PROBLEM DETAILS:
Answer these questions from the article on the citizen science grant below:
1. What is the dollar amount of the grant?
2. Which volunteer program will make up the citizen scientists in the project?
3. Through what date does the award run?

SOURCE EXTRACT:
————————

Rebecca Jordan, associate professor in the departments of Ecology, Evolution and Natural Resources and Human Ecology at the School of Environmental and Biological Sciences is the principal investigator of a $1.2 million National Science Foundation Cyberlearning grant to engage citizen scientists in an online, collaborative, model-based learning program.
The project is titled “Sustaining ecological communities through citizen science and online collaboration.” The project will use a series of web-based modeling and social media tools to engage participants in authentic science. This includes making field observations, engaging in collaborative discussions, graphically representing data, and modeling ecological systems. The goal of these efforts is to allow participants to engage in open-space land management.
Collaborators in this project include learning scientists, ecologists, and computer and information scientists from several higher education institutions, including Rutgers, Virginia Polytechnic Institute, Colorado State University and the University of Hawaii. The Virginia Master Naturalists—a community-based natural resource volunteer program—will comprise the citizen scientists in this project.
Jordan, who directs the Program in Science Learning at the school, sees great potential for the project. “This is essentially a pilot project that will serve as a model for other citizen science projects across an array of geographies and disciplines.”
The Program in Science Learning investigates the development of science literacy across formal and informal post-secondary learning environments. “As a scientist and educator, I feel it important to provide students and community members with the tools that enable scientific understanding and the active participation in the stewardship of natural resources.”
The research that emerges from the NSF-funded project will build and assess the collaborative science learning system as a tool to teach citizens about authentic scientific inquiry. It will also help us to understand how cyber-enabled tools can contribute to how lay audiences participate in scientific practices.
The NSF award, which began on September, runs through August 31, 2016.

————————

MATERIAL PROVIDED:
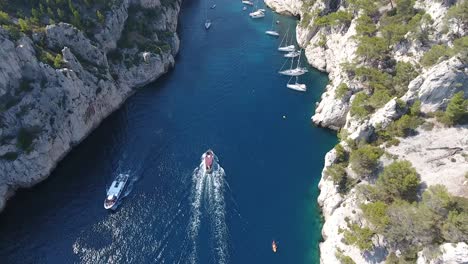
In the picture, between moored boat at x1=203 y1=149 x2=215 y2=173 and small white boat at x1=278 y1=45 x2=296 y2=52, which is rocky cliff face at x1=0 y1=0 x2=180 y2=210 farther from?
small white boat at x1=278 y1=45 x2=296 y2=52

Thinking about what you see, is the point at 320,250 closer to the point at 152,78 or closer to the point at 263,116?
the point at 263,116

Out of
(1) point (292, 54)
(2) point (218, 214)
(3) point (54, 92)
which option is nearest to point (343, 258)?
(2) point (218, 214)

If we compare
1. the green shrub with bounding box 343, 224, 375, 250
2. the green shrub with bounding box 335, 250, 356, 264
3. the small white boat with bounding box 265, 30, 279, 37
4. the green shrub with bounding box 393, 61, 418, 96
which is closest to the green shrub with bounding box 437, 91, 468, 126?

————————

TASK SOLUTION:
1. $1.2 million
2. The Virginia Master Naturalists
3. August 31, 2016